Text shown:

# Old school amp or new stuff.........



## DBlevel (Oct 6, 2006)

Just want to hear you guys/gals opinions.........

I prefer old school amps(pre 1999/2000 yrs at latest). Anything after I do not consider old school.

If you feel different post your opinion!

Do you prefer old school to newer amplifiers?

Why do you prefer newer amplifiers to the "old school" amps?

Why do you prefer "old school" to newer amps?

Older amplifiers VS newer amplifiers........post your opinion!


----------



## mires (Mar 5, 2011)

DBlevel said:


> Just want to hear you guys/gals opinions.........
> 
> I prefer old school amps(pre 1999/2000 yrs at latest). Anything after I do not consider old school.
> 
> ...


It's been discussed 100 times but I'll bite...

I personally prefer the old school stuff but it is mostly for nostalgia. I too like the big class A/B amps from the late 90's. Specifically the Alpine V12's. I always thought they were such a solid and good looking amp.


----------



## monsteraudio (Sep 22, 2013)

It depends, if you have the space go for it. If not go for mid/high end class D amps.


----------



## DBlevel (Oct 6, 2006)

mires said:


> It's been discussed 100 times but I'll bite...
> 
> I personally prefer the old school stuff but it is mostly for nostalgia. I too like the big class A/B amps from the late 90's. Specifically the Alpine V12's. I always thought they were such a solid and good looking amp.


I'm sure it has, I searched on here for a thread to bring back but didn't see anything in the past year or so.



monsteraudio said:


> It depends, if you have the space go for it. If not go for mid/high end class D amps.


Space is definitely an issue with the older amps but even the newer amp with the same amount of wattage takes up the same amount. Unless your going to use one 3, 4 or 5k watt amp. 

That takes the fun out of it!!!

I miss the days of the watt classes when a 100 watt cheater amp could hang with any Orion xtr 2250........as an example.


----------



## SilkySlim (Oct 24, 2012)

This has been discussed many times in many different ways here. I have given my opinion several times. 
Are you getting back into car audio again from a break? Sounds like you have experience with it from the 1990's. 
I have a pure preference to old school for many reasons but here are my top three.
1st Performance SQ and Power
2nd Quality and Repairability 
3rd more value for my money
It's not that some new stuff doesn't sound good I have heard some nice setups with new gear. I will say the new zed audio stuff is great sounding. Very neutral. 




Sent from my iPad using Tapatalk


----------



## DBlevel (Oct 6, 2006)

SilkySlim said:


> This has been discussed many times in many different ways here. I have given my opinion several times.
> Are you getting back into car audio again from a break? Sounds like you have experience with it from the 1990's.
> I have a pure preference to old school for many reasons but here are my top three.
> 1st Performance SQ and Power
> ...


Been in it for over 20 yrs.............

Always used old school amps other than an SAE1000D Sundown several years ago on a Kicker 15" solobaric. 

Always used a Pioneer HU.........

New amps just don't impress me yet. Hopefully a buddy can impress me with a Phoenix Gold Elite.5 in the next few weeks.


----------



## SilkySlim (Oct 24, 2012)

The new PG are suppose to be decent as well as the RE Audio USX series. If you won't I have got a leviathan and a Minotaur of the new zed audio stuff very good. The designer that designed the original us amps stuff. Is back and put stamp on the Usx series. Still overrated.

Requirement:
Repeat the passage of the amp thread from "# Old school" to "different post your opinion!", word for word. The records are separate material with no connection to the amp thread above.

Dataset records:
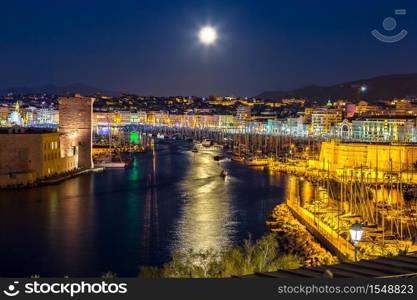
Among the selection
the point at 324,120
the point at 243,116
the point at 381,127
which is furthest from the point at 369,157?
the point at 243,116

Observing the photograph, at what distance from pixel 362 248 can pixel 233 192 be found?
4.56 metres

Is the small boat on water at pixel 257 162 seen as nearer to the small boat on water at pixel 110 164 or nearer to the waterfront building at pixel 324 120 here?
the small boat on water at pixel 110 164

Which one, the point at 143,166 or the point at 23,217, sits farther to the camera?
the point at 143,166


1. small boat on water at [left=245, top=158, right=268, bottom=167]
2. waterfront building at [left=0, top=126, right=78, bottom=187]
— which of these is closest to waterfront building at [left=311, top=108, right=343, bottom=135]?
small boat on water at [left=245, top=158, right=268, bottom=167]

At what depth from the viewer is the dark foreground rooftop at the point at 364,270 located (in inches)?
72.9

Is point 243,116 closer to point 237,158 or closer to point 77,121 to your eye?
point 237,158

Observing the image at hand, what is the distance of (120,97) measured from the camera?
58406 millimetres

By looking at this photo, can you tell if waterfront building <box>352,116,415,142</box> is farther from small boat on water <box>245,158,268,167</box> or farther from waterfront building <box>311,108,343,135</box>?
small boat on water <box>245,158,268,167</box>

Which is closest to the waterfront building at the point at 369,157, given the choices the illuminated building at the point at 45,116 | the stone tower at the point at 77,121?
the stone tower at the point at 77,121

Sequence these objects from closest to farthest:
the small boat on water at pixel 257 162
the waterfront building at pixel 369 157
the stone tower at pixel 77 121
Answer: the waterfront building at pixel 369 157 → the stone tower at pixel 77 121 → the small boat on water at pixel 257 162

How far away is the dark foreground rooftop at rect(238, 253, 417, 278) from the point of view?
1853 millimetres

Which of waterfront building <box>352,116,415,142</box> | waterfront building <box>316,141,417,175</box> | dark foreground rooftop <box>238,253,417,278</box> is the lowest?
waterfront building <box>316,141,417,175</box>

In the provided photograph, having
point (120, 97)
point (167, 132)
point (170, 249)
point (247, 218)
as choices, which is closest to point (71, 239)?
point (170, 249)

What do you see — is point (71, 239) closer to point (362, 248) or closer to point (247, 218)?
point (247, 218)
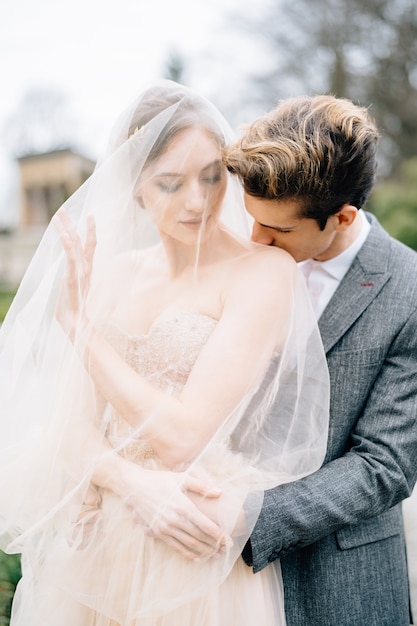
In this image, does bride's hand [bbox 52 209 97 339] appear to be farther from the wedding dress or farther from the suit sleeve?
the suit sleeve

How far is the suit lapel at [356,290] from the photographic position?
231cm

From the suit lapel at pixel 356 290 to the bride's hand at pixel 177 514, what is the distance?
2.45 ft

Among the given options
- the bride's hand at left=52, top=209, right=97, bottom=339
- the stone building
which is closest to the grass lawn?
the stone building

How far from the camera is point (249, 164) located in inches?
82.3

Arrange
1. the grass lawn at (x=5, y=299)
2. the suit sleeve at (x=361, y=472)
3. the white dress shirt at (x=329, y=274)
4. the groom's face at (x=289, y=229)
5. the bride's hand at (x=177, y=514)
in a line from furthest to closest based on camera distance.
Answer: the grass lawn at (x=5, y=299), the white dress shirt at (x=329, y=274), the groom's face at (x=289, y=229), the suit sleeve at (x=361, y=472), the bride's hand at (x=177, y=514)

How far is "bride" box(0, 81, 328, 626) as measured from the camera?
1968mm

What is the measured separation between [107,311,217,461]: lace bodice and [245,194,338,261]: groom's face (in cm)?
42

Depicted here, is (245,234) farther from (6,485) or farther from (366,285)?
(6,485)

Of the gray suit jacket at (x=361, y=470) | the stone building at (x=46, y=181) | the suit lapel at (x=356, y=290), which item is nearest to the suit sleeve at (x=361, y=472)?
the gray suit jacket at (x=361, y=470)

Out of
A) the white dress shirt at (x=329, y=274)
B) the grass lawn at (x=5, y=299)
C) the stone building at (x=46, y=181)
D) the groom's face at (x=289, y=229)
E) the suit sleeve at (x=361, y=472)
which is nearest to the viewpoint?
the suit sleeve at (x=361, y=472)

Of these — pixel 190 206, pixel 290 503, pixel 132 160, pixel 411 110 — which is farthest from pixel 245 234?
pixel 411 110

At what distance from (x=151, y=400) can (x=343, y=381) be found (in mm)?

Correct output:
# Old school amp or new stuff.........



## DBlevel (Oct 6, 2006)

Just want to hear you guys/gals opinions.........

I prefer old school amps(pre 1999/2000 yrs at latest). Anything after I do not consider old school.

If you feel different post your opinion!